Just the same, Mediate had to see for himself. He was standing - actually pacing - in the scoring area just off the 18th green as Woods was playing the par-5 finishing hole. He was clinging to a one-shot lead and aspirations of becoming, at age 45, the oldest U.S. Open champion in history.
Woods, meanwhile, seemed to be making a mess of the 18th hole. His tee shot found a fairway bunker on the left. His second shot went right, gobbled up by rough 105 yards from the hole.
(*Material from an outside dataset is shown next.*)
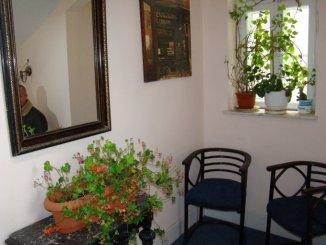agentie imobiliara inchiriez apartament decomandat, in zona Ultracentral, orasul Constanta
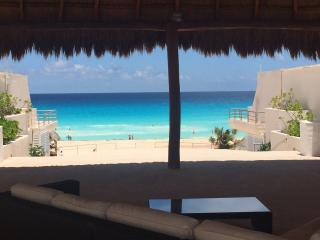 Nice 1 bed condo  in Playa Marlin in beach complex - Cancun vacation rentals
Johnny Miller was just saying how hard it would be "just to get it close," when Woods' third shot stopped 12 feet from the pin.
Everybody had a feeling what would come next.
"I knew he'd make it," Mediate said. "I just knew it."
Mediate, being a former Florida Southern College Moccasin, proved to be a smart man.
Now, how will he do today in golf's ultimate test, an 18-hole playoff with the world's No. 1 player after both finished four days at 1 under?
The knee-jerk reaction is that he's toast. Woods has won 13 major championships, two of them - the 2000 PGA and 2005 Masters - in playoffs. Mediate has five PGA Tour garden-variety career wins, the last coming six years ago.
Rocco Rocks
That does not mean Mediate would not be a popular winner. He makes friends quicker than a 6-month-old puppy. He is talkative and outgoing. You know - the total opposite of Tiger. He's also in love with golf and having the time of his life.
"It was a blast," he said. "I've never had more fun and more insanity. It's just amazing."
But the force of Woods' ordainment looms like a tidal wave that will not be turned.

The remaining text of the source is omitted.